アニメ制作×JK! “最強の映像作り”に挑む『映像研には手を出すな!』

マンガ・アニメ

2018/2/17


高校に入学した「浅草みどり」と「金森さやか」は、カリスマ読モでありながらアニメーター志望の「水崎ツバメ」と出会い、3人でアニメ制作のための部活を立ち上げることを決意する。

空き部室を手に入れた3人は、さらに校舎の片隅でホコリをかぶってた動画机を見つけ、本格的に活動を始める。

紙に描かれた風車。でもそれは彼女たちの目指す「最強の映像」にはまだ遠い。書き込んでいくことで、彼女たちの頭の中にある「妄想の風車」もどんどん変化していく。

イマジネーションの翼を広げ、世界を造りあげていく。それはまさに、動かないものに命を与えて動かす「アニメーション」の持つ力。

「浅草みどり」はとにかく世界を作り出したい人。アニメといえばまずキャラから入るのが普通なのに、ひたすら小道具や背景など、その物語世界の根幹となる設定画をスイッチが入ると描きまくる。
 一方美人読モで、ベテラン俳優と人気女優を両親を持つ「水崎ツバメ」は、天性のアニメーター。とにかくキャラやメカを動かしたい、動かすことで自分なりの演技を追求したい。
 そして「金森さやか」はクリエイティブなことには一切興味無し。ただひたすらお金が好きなだけ。でもそのお金を集めるための仕掛けを作ることができる。金森がいるから、残りの2人は自分のクリエイティビティを発揮してモノづくりに邁進できる。

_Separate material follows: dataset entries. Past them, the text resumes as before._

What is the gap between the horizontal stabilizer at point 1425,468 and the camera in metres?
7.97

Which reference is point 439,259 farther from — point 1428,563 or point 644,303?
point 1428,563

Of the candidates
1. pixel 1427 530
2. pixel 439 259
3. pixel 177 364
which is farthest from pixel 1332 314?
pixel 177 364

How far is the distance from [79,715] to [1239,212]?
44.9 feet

 アニメーションを作る上で必要な機能が、すべてこの3人に集約される。そんな最強の3人組が、自分たちの最強のアニメを目指して縦横無尽に暴れまわる。
 彼女たちのイマジネーションによって、紙に描いた風車は重いうなりを上げながら回り出し、部室は宇宙艇となっては宇宙(ソラ)を駆けていく。

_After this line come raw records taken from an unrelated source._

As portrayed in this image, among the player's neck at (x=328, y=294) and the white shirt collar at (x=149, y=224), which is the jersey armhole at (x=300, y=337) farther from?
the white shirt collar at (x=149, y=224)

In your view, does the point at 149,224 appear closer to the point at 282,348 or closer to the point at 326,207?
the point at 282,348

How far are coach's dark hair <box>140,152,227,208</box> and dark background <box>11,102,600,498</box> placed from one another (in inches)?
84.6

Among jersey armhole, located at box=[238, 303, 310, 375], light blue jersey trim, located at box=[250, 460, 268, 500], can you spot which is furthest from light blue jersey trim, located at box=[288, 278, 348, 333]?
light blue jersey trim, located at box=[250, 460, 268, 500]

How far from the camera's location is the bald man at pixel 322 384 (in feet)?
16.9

 マンガの中で、彼女たちの現実と妄想はほぼ等価で描かれていき、2つの世界を区別しない均質な線の効果も有り、読み進めていく内に、まるでマンガそのものがアニメーションになっていくかのようなワクワク感が味わえます。
とにかくアニメーションすること、動かないものに命を与えて動かすことへの、楽しさや欲求がビンビンと伝わってくる作品なのです。